Friedman paints a dire picture of the environmental, political and economic global landscape in the 21st century.  Rest assured Friedman offers a panacea: “Code Green.”

As Friedman describes it, Code Green is a revolution, not an evolution.  Obviously this is much easier said than done, but I must compliment the author on the clarity of his vision for the future.
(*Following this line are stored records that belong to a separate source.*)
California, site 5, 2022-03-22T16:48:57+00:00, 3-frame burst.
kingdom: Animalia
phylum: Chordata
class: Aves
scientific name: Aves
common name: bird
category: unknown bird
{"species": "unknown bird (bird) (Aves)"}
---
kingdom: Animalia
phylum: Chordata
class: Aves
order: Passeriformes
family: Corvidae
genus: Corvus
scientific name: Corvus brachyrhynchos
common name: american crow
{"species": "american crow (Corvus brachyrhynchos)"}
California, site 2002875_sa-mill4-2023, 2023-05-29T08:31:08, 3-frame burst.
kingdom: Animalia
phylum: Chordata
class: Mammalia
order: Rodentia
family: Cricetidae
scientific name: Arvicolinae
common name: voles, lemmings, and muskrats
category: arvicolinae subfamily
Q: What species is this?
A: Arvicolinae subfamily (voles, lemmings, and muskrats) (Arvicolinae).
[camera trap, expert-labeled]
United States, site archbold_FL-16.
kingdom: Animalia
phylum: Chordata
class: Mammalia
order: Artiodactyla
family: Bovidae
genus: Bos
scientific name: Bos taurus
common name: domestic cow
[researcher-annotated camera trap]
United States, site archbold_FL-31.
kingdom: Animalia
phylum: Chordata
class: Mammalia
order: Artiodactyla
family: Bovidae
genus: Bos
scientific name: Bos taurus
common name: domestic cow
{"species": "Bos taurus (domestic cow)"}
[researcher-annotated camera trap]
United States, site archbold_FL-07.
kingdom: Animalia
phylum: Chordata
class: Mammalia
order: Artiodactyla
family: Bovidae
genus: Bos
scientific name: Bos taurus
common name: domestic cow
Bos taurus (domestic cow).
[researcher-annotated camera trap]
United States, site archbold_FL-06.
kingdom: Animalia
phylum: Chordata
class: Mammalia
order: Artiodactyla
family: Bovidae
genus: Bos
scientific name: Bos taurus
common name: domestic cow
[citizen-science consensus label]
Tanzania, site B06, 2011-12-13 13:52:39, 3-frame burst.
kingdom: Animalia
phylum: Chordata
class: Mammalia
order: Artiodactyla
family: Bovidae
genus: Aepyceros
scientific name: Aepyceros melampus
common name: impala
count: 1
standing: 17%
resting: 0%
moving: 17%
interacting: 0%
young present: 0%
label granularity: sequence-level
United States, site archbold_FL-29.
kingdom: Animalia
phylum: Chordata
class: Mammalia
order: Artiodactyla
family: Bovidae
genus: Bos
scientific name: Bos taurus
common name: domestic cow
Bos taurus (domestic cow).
Governments and private enterprise must dedicate themselves to creating clean power and energy efficiency systems, conserve natural resources and innovate to merge energy technology with information technology (e.g. investment in the smart grid that will allow individuals to sell power back to the grid).

Code Green is already under way.  Beginning with international efforts such as the UN’s Brundtland Commission report in 1987, the Intergovernmental Panel on Climate Change (IPCC) and the Kyoto Protocol in 2005, the wheels have already been set in motion.  

Yet Friedman provides fresh impetus to what often feels an insurmountable challenge.  With tongue-in-cheek he posits that the answer is simple: REEFIGDCPEERPC<TTCOBLOG! “A renewable energy eco-system for innovating, generating and developing clean power, energy efficiency, resource productivity and conservation [at a price less than] the true cost of burning coal, oil and gas.”

Friedman’s plan would involve the mammoth tasks of taxing dirty fuels and removing subsidies to create price signals that would eventually lead to:
  • Doubling the fuel efficiency of over 2 billion cars from 30 mpg to 60 mpg,
  • Replacing 1,400 coal-fired power plants with natural gas plants,
  • Perfecting and installing CO2 sequestration technology at all emitting plants,  
  • Doubling Nuclear capacity,
  • Increasing Wind power by 40 times
  • Increasing Solar power by 700 times and,
  • Cutting home and office electricity use by 25%.

I’m sure it needs to be done, but I’m not certain it can be done at the requisite speed.  

Inspiringly, Friedman unearths the green shoots of Red China; a country that is now leading the world in solar energy production and one that is on track to have 16% renewable energy capacity by 2020.  Environmentalists may glumly joke that Chairman Mao couldn't swim in Yangtze River anymore, but these are the kinds of encouraging examples that show the tide is turning.  Further examples of the U.S. military using energy efficiency technologies to defeat Al-Qaeda (when powering your air-conditioning and constantly running water around in the 121 degree desert heat, energy savings make your defence budget stretch a lot farther), the green solution is proving it’s worth in many different contexts.

As I stated at the beginning of my review, this book was a real eye-opener for me at the time of reading (2008).  Though it was written in 2008, it is still just as pertinent today and I implore anyone who doesn't consider the problem to be grave enough, or the solution to be exciting enough, to put this book on his or her reading list.  With the global financial crisis, attention has shifted from climate change to more immediate economic relief, however, Friedman provides a poignant reminder that focusing our energy on this challenge is the right thing to do morally and economically. If we start now, we have exactly enough time.